--- Task prompt ---
The required output is the exact run of lines below that opens at the line with "Maritime archaeologists record" and closes at the line with "Lavendel-Feld mit rosa".
------------------------
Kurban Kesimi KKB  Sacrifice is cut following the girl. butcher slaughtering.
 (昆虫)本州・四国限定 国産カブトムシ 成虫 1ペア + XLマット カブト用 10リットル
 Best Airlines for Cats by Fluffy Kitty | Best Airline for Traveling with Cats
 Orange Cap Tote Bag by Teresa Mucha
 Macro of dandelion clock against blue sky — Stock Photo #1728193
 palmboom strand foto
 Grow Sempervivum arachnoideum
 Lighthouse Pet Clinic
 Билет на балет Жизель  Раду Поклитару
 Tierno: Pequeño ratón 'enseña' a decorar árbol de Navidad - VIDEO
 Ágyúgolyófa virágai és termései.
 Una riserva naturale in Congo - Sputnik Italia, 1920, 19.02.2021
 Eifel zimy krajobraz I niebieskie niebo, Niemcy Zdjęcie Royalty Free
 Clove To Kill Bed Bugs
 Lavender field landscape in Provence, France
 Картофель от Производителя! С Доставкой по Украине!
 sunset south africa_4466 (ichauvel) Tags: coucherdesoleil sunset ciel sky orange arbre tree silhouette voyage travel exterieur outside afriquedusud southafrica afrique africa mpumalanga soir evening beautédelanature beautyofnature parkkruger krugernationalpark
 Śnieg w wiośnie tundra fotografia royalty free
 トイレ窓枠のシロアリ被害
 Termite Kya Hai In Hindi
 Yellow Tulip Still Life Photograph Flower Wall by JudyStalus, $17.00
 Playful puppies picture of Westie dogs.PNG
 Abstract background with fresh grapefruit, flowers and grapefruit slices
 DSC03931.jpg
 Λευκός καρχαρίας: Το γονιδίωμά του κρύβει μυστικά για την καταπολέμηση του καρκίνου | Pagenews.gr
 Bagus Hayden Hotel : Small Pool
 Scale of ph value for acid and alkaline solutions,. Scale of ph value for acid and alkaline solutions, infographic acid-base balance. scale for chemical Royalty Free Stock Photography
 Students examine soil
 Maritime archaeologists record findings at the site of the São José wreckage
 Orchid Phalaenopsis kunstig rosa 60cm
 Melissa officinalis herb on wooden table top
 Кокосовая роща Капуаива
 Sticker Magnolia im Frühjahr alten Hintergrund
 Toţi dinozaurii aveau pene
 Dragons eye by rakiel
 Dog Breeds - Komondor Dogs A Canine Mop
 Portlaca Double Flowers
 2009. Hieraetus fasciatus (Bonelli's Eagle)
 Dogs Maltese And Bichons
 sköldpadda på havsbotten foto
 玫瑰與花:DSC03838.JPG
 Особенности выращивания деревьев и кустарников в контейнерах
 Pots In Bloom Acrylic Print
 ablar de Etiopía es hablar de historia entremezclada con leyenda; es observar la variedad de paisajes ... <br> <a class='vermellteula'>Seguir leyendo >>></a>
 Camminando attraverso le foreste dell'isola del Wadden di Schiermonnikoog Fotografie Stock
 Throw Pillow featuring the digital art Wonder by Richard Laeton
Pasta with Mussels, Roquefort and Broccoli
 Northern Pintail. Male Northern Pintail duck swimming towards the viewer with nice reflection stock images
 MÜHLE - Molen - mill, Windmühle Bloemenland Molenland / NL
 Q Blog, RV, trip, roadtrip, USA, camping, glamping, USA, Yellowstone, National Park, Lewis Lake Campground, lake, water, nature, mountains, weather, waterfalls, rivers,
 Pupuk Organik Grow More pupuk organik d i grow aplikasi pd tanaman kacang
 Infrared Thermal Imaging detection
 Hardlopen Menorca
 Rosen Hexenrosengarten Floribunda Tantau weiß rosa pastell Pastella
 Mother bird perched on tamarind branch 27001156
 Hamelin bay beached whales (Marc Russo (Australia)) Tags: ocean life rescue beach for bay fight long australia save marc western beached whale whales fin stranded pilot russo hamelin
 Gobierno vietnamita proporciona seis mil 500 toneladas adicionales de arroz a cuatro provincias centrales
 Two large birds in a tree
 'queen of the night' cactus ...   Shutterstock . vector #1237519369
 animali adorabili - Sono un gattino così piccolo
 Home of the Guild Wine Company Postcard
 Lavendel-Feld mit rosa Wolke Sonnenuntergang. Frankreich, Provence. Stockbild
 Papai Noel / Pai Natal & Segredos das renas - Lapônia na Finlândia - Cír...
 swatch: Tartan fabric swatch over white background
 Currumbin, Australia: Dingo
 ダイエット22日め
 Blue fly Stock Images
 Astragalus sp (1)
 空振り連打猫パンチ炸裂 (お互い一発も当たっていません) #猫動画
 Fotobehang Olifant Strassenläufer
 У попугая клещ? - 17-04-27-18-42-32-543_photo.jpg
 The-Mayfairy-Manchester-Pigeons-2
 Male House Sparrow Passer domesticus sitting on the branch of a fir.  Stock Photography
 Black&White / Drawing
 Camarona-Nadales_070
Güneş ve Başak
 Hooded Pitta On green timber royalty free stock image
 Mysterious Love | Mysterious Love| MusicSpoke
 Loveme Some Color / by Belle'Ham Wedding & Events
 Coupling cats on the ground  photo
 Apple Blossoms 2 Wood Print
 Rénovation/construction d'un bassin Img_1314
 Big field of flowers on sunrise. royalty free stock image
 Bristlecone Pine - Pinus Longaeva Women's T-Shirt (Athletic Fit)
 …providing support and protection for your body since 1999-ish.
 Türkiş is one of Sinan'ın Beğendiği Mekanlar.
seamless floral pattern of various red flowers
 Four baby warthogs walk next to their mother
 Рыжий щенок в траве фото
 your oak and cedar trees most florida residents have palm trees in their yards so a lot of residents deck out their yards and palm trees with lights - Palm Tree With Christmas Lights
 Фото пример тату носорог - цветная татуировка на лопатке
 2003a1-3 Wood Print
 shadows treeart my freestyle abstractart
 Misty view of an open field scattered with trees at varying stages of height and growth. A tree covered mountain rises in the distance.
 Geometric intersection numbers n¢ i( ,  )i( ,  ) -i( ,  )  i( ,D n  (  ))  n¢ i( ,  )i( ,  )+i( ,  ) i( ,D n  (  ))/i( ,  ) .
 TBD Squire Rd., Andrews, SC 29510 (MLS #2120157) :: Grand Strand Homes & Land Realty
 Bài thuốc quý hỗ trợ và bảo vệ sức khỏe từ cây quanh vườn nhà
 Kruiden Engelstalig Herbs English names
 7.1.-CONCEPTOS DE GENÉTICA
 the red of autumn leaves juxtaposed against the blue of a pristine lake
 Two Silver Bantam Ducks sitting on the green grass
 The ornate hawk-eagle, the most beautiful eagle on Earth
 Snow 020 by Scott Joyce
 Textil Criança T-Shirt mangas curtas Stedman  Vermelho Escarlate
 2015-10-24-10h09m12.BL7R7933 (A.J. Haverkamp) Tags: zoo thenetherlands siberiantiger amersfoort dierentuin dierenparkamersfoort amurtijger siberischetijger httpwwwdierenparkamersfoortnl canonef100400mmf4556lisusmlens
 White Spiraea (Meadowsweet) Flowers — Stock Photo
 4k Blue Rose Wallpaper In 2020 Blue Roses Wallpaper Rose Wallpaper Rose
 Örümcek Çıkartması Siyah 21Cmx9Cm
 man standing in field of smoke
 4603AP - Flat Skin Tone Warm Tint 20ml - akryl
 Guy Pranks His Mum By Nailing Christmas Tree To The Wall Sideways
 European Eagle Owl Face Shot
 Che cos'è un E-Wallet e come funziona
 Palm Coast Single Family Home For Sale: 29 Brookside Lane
------------------------
--- Solution to this task ---
 Maritime archaeologists record findings at the site of the São José wreckage
 Orchid Phalaenopsis kunstig rosa 60cm
 Melissa officinalis herb on wooden table top
 Кокосовая роща Капуаива
 Sticker Magnolia im Frühjahr alten Hintergrund
 Toţi dinozaurii aveau pene
 Dragons eye by rakiel
 Dog Breeds - Komondor Dogs A Canine Mop
 Portlaca Double Flowers
 2009. Hieraetus fasciatus (Bonelli's Eagle)
 Dogs Maltese And Bichons
 sköldpadda på havsbotten foto
 玫瑰與花:DSC03838.JPG
 Особенности выращивания деревьев и кустарников в контейнерах
 Pots In Bloom Acrylic Print
 ablar de Etiopía es hablar de historia entremezclada con leyenda; es observar la variedad de paisajes ... <br> <a class='vermellteula'>Seguir leyendo >>></a>
 Camminando attraverso le foreste dell'isola del Wadden di Schiermonnikoog Fotografie Stock
 Throw Pillow featuring the digital art Wonder by Richard Laeton
Pasta with Mussels, Roquefort and Broccoli
 Northern Pintail. Male Northern Pintail duck swimming towards the viewer with nice reflection stock images
 MÜHLE - Molen - mill, Windmühle Bloemenland Molenland / NL
 Q Blog, RV, trip, roadtrip, USA, camping, glamping, USA, Yellowstone, National Park, Lewis Lake Campground, lake, water, nature, mountains, weather, waterfalls, rivers,
 Pupuk Organik Grow More pupuk organik d i grow aplikasi pd tanaman kacang
 Infrared Thermal Imaging detection
 Hardlopen Menorca
 Rosen Hexenrosengarten Floribunda Tantau weiß rosa pastell Pastella
 Mother bird perched on tamarind branch 27001156
 Hamelin bay beached whales (Marc Russo (Australia)) Tags: ocean life rescue beach for bay fight long australia save marc western beached whale whales fin stranded pilot russo hamelin
 Gobierno vietnamita proporciona seis mil 500 toneladas adicionales de arroz a cuatro provincias centrales
 Two large birds in a tree
 'queen of the night' cactus ...   Shutterstock . vector #1237519369
 animali adorabili - Sono un gattino così piccolo
 Home of the Guild Wine Company Postcard
 Lavendel-Feld mit rosa Wolke Sonnenuntergang. Frankreich, Provence. Stockbild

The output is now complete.